The Big Hit

The Big Hit is a fairly enjoyable movie, if you're willing to check your brain at the door. Melvin Smiley (Mark Wahlberg of Marky Mark and the Funky Bunch fame) is a hit man with a serious self-esteem problem: he can't stand being disliked by anyone. He is therefore taken advantage of by all his acquaintances: his fiancee Pam Schulman (Christina Applegate), his money-grubbing girlfriend Chantel (Lela Rochon), and his hit buddies Cisco (Lou Diamond Phillips), Crunch (Bokeem Woodbine), and Gump (Robin Dunne). As a result, he ends up being short on cash and reluctantly joins a kidnapping scheme planned by Cisco to raise some fast capital.

The kidnapping itself goes smoothly, but then things start to fall apart when the kidnappee, Keiko Nishi (China Chow), is discovered to be the god daughter of Paris (Avery Brooks), the hit men's boss. Unaware that Cisco is really behind the kidnapping, Paris makes Cisco personally responsible for finding the kidnappers.

Cisco then tries to frame his co-workers to escape Paris' wrath, but he finds Smiley, who suddenly sheds his psychological problems aside, a tough customer to deal with. Complicating the matter for Smiley is the fact that his relationship with Pam is on the verge of breakup, Keiko falls for him and wants to run away along with him, and his girlfriend Chantel is about to leave town with all his money.

The energy in the film is high and that's the best part. The action sequences are choreographed well, but unlike most other movies done in this "Hong Kong" style (the Director is Che-Kirk Wong and John Woo is one of the executive producers), the time spent on such sequences is much too short and, for lack of a better word, Hollywood-ised.

The film's attempts at humour work sometimes and fail miserably at others. All such attempts, from the body bag jokes to Crunch's newfound low-maintenance lover have their moments, but it's either already been done, taken too far, or not explored adequately. There is very little correlation between the action and the comedy which, given the style of the movie, is highly incongruous. Even though there is some clever parody and satisfactory toilet humour, it is present mostly in the dialogue and not in the action sequences, which is also incongruous. A nice idea, which could be pursued more thoroughly in a more sophisticated movie is one where people are shown getting out of impossible situations by the means of an action replay, which in hindsight is shown to be quite plausible.

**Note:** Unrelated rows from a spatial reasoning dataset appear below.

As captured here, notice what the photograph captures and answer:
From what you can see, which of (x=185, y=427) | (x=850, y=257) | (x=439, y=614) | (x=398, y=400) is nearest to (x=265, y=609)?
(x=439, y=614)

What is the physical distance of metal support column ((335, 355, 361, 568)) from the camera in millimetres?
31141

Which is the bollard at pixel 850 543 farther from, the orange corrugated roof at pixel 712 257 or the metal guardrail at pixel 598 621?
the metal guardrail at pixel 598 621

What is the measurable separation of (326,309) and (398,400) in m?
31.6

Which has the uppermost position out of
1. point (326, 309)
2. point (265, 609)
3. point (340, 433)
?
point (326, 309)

Wahlberg's portrayal of Melvin Smiley is what makes this is a difficult movie to watch. He doesn't come off as quite the blundering fool he's supposed to be, but neither does he have the charisma of a Jackie Chan or an Arnold Schwarzenegger, for that matter. Come to think of it, John Cusack, who also played a hit man in Grosse Point Blank, would've been a much better choice for Smiley's role. Lou Diamond Phillips is great as a villain, hamming it up Gary Oldman style. The rest of the characters don't do much. I thought most of the music in the actual film was unnecessarily bad, and I actually missed the rap version of Stayin' Alive which was played in the commercials for the film.

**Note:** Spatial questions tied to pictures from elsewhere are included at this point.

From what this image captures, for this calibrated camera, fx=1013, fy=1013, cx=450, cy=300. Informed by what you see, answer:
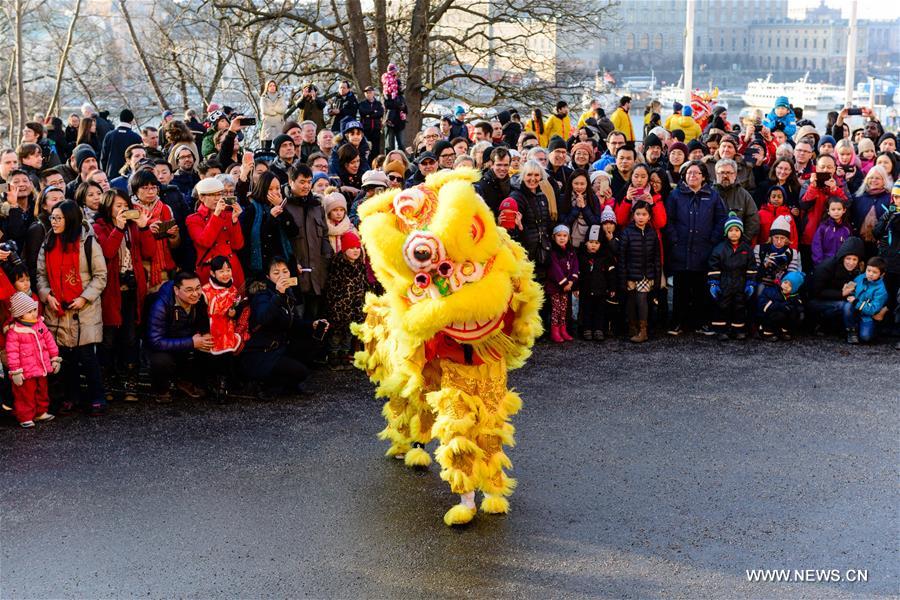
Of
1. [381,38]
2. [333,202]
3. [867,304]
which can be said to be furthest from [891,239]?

The Big Hit, I suspect, is going to be one in a long line of movies from Hollywood that attempt to capitalise on the market share of Hong King action/comedy genre, and I think it's going to be even worse than the current obsession with film noir. It remains to be seen what the relative ranking of The Big Hit will be when all the dust settles. And that's the truth, even if you can't handle it. Worth the matinee fare.